An Econometric Approach to General Equilibrium Modeling

Dale W. Jorgenson, Hui Jin,Daniel T. Slesnick & Peter J. Wilcoxen

Handbook of Computable General Equilibrium Modeling, February 2013

Peter Wilcoxen

Peter Wilcoxen


The first objective of this chapter is to present a new approach to econometric modeling of producer behavior. The authors' key contribution is to represent the rate and biases of technical change by unobservable or latent variables. They also divide the rate of technical change between components that are induced by changes in prices and those that are autonomous and not affected by prices. In the authors' dataset, production is disaggregated into 35 separate commodities produced by one or more of the 35 industries making up the U.S. economy.

The authors' second objective is to present a new econometric model of aggregate consumer behavior.
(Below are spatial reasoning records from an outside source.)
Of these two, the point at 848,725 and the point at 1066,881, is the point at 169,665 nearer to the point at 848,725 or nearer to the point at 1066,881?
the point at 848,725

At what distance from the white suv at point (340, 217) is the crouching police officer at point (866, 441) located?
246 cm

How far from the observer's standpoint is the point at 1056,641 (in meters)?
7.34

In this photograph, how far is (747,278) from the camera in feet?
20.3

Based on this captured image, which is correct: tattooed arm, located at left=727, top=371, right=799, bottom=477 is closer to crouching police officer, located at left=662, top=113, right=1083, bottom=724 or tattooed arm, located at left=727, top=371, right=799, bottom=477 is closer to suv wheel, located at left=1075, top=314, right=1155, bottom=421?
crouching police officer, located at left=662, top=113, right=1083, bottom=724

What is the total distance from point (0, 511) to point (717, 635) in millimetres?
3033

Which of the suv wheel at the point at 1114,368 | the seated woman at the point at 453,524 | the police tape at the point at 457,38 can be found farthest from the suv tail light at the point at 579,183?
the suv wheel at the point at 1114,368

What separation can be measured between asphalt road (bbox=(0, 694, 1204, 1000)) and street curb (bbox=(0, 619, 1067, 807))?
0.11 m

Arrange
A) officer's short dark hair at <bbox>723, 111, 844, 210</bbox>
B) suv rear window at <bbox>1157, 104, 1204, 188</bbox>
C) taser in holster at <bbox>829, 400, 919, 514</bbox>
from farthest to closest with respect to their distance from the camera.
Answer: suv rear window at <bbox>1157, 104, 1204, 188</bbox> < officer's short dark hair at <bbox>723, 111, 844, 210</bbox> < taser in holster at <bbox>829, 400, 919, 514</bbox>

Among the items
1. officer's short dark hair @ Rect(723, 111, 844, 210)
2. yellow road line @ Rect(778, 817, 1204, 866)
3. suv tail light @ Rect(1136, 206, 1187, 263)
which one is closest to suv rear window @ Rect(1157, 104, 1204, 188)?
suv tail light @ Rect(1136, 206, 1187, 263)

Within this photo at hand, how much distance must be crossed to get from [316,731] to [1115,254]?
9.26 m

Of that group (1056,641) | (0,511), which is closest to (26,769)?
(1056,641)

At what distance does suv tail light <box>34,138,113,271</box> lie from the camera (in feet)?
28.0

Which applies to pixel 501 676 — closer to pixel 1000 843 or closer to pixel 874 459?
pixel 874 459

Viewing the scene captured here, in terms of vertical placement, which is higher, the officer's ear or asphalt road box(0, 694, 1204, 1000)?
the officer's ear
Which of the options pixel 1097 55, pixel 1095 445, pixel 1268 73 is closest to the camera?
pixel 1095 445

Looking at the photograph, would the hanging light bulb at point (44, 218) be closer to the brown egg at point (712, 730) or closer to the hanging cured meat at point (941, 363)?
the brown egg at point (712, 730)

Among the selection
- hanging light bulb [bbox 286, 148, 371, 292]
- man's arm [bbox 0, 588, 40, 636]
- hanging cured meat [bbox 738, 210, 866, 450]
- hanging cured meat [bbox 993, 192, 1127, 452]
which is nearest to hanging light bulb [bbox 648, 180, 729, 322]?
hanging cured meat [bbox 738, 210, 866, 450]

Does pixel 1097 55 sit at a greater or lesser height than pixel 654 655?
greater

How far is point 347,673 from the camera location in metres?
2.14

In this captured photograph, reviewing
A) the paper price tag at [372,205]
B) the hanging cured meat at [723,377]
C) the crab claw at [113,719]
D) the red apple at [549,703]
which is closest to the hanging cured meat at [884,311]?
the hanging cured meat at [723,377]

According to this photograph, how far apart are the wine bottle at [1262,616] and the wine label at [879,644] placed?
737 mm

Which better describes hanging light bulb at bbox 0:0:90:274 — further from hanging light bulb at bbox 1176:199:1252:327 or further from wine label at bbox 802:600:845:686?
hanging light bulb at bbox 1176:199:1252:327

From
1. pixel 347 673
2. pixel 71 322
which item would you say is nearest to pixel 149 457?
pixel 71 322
The model allocates full wealth among time periods for households distinguished by demographic characteristics, and determines the within-period demands for leisure, consumer goods and services. An important feature of the authors' approach is the development of a closed-form representation of aggregate demand and labor supply that accounts for the heterogeneity in household behavior that is observed in micro-level data. The authors' model of producer behavior is the supply side of general equilibrium models of the U.S. The aggregate demand functions are important components of the demand side. These general equilibrium models are used to analyze the consequences of a broad spectrum of public policies. These applications are discussed in more detail in Chapter 8 of this Handbook.

The third objective of the chapter is to demonstrate an important benefit of the econometric approach to parameterization. The parameter covariances obtained in the course of estimation can be used to construct confidence intervals for endogenous variables in general equilibrium models. Confidence intervals characterize the precision of modeling results more rigorously and systematically than traditional sensitivity analysis.